Massachusetts regulator hits Citigroup for leaking nonpublic information relating to Facebook and YouTube.

Charles Cooper Former Executive Editor / News
Charles Cooper was an executive editor at CNET News. He has covered technology and business for more than 25 years, working at CBSNews.com, the Associated Press, Computer & Software News, Computer Shopper, PC Week, and ZDNet.
Charles Cooper
2 min read
Earlier today, Massachusetts fined Citigroup Global Markets $2 million for illegally disclosing nonpublic information. In the aftermath of the report, Citi was reported to have fired Internet analyst Mark Mahaney. Also, I can confirm that Mahaney is no longer with the firm.

Citigroup also fired an unnamed junior analyst reporting to Mahaney last month. The state's investigation did not implicate Mahaney in the leaks.

The report, issued today by William Galvin, Secretary of Massachusetts, does not mention Mahaney by name. It instead refers to a "senior research analyst at the company who had been covering the technology industry" since May 9, 2005. It said that (a similarly unnamed) junior analyst had distributed "written materials, by email, during a securities offering" relating to earnings projections for Facebook and YouTube in violation of Citigroup's policies prohibiting the distribution "of any written materials during the course of a securities offering and related quiet periods.

Citi participated as an underwriter in Facebook's public offering.
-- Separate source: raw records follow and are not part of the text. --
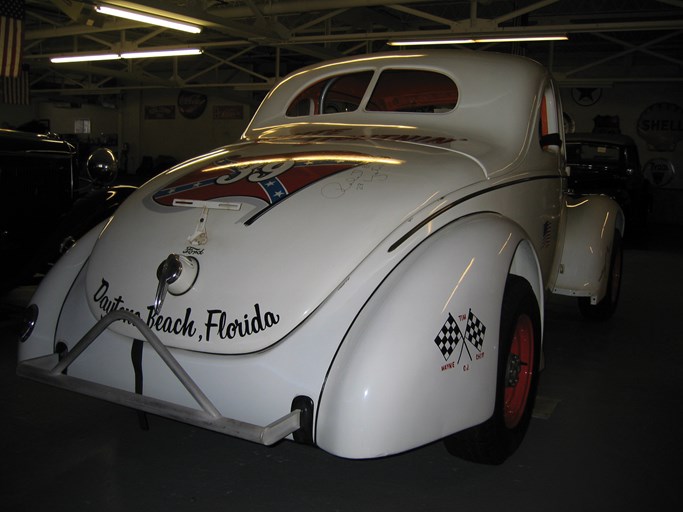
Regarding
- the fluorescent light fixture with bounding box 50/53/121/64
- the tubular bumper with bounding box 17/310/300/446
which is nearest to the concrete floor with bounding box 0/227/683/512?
the tubular bumper with bounding box 17/310/300/446

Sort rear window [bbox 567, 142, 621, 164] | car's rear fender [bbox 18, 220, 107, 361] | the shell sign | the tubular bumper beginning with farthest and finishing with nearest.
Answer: the shell sign → rear window [bbox 567, 142, 621, 164] → car's rear fender [bbox 18, 220, 107, 361] → the tubular bumper

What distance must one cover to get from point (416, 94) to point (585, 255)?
1.41m

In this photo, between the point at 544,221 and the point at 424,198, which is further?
the point at 544,221

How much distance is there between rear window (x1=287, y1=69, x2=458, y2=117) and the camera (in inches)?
149

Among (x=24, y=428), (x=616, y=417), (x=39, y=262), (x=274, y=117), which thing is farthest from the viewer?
(x=39, y=262)

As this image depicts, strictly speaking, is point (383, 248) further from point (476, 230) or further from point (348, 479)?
point (348, 479)

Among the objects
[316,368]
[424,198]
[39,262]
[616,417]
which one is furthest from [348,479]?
[39,262]

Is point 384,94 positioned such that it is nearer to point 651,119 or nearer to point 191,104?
point 651,119

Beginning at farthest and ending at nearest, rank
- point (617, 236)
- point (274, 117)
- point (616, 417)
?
point (617, 236) → point (274, 117) → point (616, 417)

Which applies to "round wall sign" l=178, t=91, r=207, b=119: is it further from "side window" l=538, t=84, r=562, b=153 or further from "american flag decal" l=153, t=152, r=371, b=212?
"american flag decal" l=153, t=152, r=371, b=212

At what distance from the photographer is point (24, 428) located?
2.84 meters

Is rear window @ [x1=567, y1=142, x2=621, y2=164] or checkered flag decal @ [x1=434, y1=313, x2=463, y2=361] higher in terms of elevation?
rear window @ [x1=567, y1=142, x2=621, y2=164]

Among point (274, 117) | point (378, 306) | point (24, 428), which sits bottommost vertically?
point (24, 428)

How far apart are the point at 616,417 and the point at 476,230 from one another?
1.40m
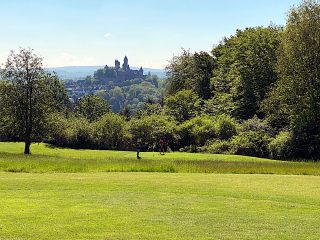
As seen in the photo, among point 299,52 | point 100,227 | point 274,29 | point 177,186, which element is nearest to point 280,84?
point 299,52

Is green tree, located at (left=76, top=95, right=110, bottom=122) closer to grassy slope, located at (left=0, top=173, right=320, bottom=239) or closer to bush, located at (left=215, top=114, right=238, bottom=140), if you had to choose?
bush, located at (left=215, top=114, right=238, bottom=140)

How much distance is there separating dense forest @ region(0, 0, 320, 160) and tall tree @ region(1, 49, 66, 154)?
0.13m

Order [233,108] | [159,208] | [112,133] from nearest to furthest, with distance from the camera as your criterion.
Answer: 1. [159,208]
2. [112,133]
3. [233,108]

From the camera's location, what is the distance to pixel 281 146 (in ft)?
191

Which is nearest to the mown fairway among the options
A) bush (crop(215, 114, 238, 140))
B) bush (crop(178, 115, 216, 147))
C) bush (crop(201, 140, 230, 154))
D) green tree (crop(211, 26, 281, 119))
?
bush (crop(201, 140, 230, 154))

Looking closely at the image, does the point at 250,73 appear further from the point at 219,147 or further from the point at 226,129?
the point at 219,147

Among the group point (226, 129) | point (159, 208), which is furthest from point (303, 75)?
point (159, 208)

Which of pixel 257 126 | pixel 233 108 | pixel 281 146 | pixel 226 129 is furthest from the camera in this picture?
pixel 233 108

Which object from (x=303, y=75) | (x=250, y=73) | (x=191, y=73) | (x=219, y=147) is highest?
(x=191, y=73)

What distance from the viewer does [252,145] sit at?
203 ft

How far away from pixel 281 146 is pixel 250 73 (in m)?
19.8

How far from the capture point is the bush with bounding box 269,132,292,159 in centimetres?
5803

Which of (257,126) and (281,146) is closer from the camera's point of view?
(281,146)

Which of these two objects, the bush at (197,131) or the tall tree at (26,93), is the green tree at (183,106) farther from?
the tall tree at (26,93)
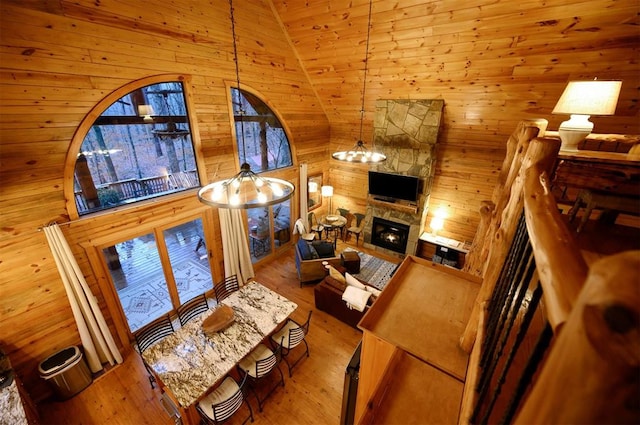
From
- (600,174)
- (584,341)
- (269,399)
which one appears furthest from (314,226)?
(584,341)

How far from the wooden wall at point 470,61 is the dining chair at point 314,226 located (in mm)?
3015

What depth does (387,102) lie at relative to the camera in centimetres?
587

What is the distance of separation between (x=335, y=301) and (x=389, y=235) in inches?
122

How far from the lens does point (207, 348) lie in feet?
10.9

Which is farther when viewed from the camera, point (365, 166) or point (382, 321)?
point (365, 166)

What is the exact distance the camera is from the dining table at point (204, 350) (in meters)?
2.93

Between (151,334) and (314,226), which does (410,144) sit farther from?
(151,334)

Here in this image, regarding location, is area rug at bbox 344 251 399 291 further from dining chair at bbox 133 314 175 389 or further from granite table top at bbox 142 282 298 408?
dining chair at bbox 133 314 175 389

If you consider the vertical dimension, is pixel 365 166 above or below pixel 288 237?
above

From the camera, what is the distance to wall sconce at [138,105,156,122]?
3775 millimetres

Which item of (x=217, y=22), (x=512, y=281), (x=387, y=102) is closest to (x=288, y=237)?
(x=387, y=102)

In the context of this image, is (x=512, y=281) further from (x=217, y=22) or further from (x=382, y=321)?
(x=217, y=22)

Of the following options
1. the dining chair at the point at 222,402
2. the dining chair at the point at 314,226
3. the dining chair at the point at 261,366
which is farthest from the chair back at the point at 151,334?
the dining chair at the point at 314,226

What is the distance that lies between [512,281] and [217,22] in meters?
5.03
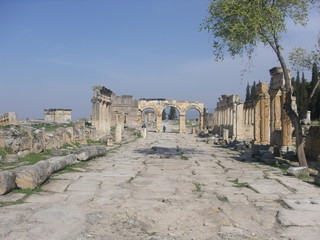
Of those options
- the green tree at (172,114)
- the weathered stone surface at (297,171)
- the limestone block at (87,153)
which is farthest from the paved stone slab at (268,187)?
the green tree at (172,114)

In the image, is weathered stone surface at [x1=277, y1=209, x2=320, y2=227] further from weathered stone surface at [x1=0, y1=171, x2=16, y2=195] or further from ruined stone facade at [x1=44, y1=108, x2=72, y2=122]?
ruined stone facade at [x1=44, y1=108, x2=72, y2=122]

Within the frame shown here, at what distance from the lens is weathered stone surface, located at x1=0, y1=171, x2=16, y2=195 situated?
6077 mm

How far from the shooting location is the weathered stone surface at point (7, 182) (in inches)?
239

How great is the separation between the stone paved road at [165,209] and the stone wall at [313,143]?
→ 14.5ft

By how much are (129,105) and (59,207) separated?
132ft

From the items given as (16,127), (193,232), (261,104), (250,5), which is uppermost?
(250,5)

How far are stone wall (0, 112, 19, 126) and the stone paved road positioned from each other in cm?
644

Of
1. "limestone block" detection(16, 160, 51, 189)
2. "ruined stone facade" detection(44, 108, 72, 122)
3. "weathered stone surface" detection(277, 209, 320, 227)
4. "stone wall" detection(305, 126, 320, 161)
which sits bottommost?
"weathered stone surface" detection(277, 209, 320, 227)

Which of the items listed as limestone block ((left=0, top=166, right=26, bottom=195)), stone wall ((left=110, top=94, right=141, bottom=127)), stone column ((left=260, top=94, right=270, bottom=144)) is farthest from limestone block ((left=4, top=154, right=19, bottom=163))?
stone wall ((left=110, top=94, right=141, bottom=127))

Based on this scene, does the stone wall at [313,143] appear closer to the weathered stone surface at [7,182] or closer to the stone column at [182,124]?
the weathered stone surface at [7,182]

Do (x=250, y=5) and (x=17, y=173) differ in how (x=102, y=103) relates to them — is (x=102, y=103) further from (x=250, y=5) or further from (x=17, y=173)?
(x=17, y=173)

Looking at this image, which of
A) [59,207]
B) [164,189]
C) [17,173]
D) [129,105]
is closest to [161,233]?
[59,207]

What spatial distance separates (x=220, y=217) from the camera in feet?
17.2

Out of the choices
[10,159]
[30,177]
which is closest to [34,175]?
[30,177]
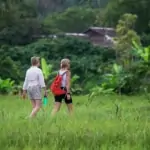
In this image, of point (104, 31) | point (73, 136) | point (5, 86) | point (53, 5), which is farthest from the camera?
point (53, 5)

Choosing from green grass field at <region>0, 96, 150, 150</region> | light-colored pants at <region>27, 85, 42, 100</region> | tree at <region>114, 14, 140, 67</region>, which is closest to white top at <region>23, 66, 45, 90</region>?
light-colored pants at <region>27, 85, 42, 100</region>

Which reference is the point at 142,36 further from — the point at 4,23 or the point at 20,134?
the point at 20,134

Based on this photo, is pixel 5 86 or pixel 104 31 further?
pixel 104 31

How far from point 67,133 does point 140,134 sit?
1.09 meters

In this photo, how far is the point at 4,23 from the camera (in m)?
58.9

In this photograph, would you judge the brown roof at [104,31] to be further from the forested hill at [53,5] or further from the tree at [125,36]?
the forested hill at [53,5]

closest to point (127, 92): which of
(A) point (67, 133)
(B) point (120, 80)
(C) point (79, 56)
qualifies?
(B) point (120, 80)

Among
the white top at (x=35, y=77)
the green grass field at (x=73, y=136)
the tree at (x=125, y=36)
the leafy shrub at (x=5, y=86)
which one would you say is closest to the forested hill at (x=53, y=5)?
the tree at (x=125, y=36)

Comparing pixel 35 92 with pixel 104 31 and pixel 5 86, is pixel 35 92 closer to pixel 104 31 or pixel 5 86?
pixel 5 86

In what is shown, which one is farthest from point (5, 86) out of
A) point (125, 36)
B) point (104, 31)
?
point (104, 31)

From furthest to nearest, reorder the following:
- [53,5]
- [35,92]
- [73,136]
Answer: [53,5] → [35,92] → [73,136]

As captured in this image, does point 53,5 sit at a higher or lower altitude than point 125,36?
lower

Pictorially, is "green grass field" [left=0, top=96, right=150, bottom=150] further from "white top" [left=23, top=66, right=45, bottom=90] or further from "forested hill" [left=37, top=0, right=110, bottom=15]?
"forested hill" [left=37, top=0, right=110, bottom=15]

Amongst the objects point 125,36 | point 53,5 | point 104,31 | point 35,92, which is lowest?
point 104,31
As part of the agreement, Citi, which did not contest the report's statement of facts, agreed not to violate the state's securities regulations in the future.

The regulator's report said that the junior analyst had improperly shared information with Capital Magazine, a monthly French publication, as well as with TechCrunch. It contains snippets of several emails between the junior analyst and reporters from those publications containing the disclosure of unauthorized information.

It's clear that the research assistant in question knew this was a breach of the rules. For instance, in a May 2 exchange with a reporter from TechCrunch, who was described in the report as a friend, the junior analyst wrote, "My boss would eat me alive" if the information he had forwarded got published.

"That's just an outline that I put together -- it will eventually become our initiation report at 30-40 pages," he wrote.

In an email note to another Citigroup employee asking about the communications, the junior analyst responded: "This could get me in trouble. Shoot," according to the report.

Citigroup wrote in an email to CNET, "We are pleased to have this matter resolved. We take our internal policies and procedures very seriously and have taken the appropriate actions."

Updated 11:05 a.m. PDT with comment from Citigroup and information that Mahaney is no longer with the firm.